As one shrinks the size of grains or crystals of magnetic material to make smaller bits, the grains can lose the ability to hold a magnetic field at a given temperature. “It really comes down to the thermal stability of the media,” One researcher explains. “You can make heads more sensitive, but you
ultimately need to consider the properties of the media material, such as the coercivity, or magnetic stability, and how few grains you can use to obtain the desired resistance to thermal erasure.”
Traditionally, a minimum of about 500 to 1,000 grains of magnetic material was required to store a bit. In March 2001, IBM scientists announced a process for self-assembling magnetic particles into bits that could provide areal densities as high as 150 gigabits per square inch.) Currently researchers are actively looking for improved materials that can hold a detectable magnetic charge and resist SPE with fewer grains. Also, the industry has been developing better manufacturing processes to
decrease the impurities in the storage medium and thereby enable smaller bits.
In lieu of improvements of this type, the limit of bits per inch will remain in the range of between 500,000 and 650,000, according to a storage technologist for Seagate Technology’s research division. But this parameter, which is for data stored in a particular track on a platter, is only one determinant of areal density, which is the number of bits per square inch.

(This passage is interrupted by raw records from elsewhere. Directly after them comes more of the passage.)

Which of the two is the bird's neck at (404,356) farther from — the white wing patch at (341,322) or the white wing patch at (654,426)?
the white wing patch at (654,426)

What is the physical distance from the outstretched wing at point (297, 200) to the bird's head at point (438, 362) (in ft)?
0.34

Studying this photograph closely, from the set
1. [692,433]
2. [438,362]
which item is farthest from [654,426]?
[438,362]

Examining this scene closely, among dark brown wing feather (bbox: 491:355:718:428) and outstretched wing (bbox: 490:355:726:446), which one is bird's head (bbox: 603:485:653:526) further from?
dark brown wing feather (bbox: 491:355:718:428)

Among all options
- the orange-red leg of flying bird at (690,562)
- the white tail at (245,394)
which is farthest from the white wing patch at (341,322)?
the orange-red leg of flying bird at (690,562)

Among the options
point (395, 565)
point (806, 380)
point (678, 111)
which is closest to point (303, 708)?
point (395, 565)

Strategies for Avoiding the SPE Barrier
The capacity-versus-performance debate could become acute as the industry considers various ways to avoid the SPE barrier. Experts agree that moving beyond areal densities of 150 gigabits per square inch will require a significant departure from conventional magnetic hard disks. Some of the alternatives boast impressive storage capabilities but mediocre speeds, which would limit their use for certain applications. At present, the main strategies include:
– Change the orientation of the bits on the disk from longitudinal (circumferential) to perpendicular, or vertical, to cram more of them together and to prevent them from flipping.
– Use magnetic materials, such as alloys of iron/platinum or cobalt/samarium, that are more resistant to SPE. If the magnetic “hardness” of the material is a problem for recording data, heat the medium first to “soften” it magnetically before writing on it.
– Use a radically different storage material, such as holographic crystals, phase-change metals, or plastic.
– Imprint a pattern lithographically onto the storage medium to build microscopic barriers between individual bits.
Although several of these approaches have attracted large investments from the leading manufacturers, most remain in the very early stages of testing. Some of the concepts await research breakthroughs or key advances in supporting technologies before work can begin in earnest on prototypes.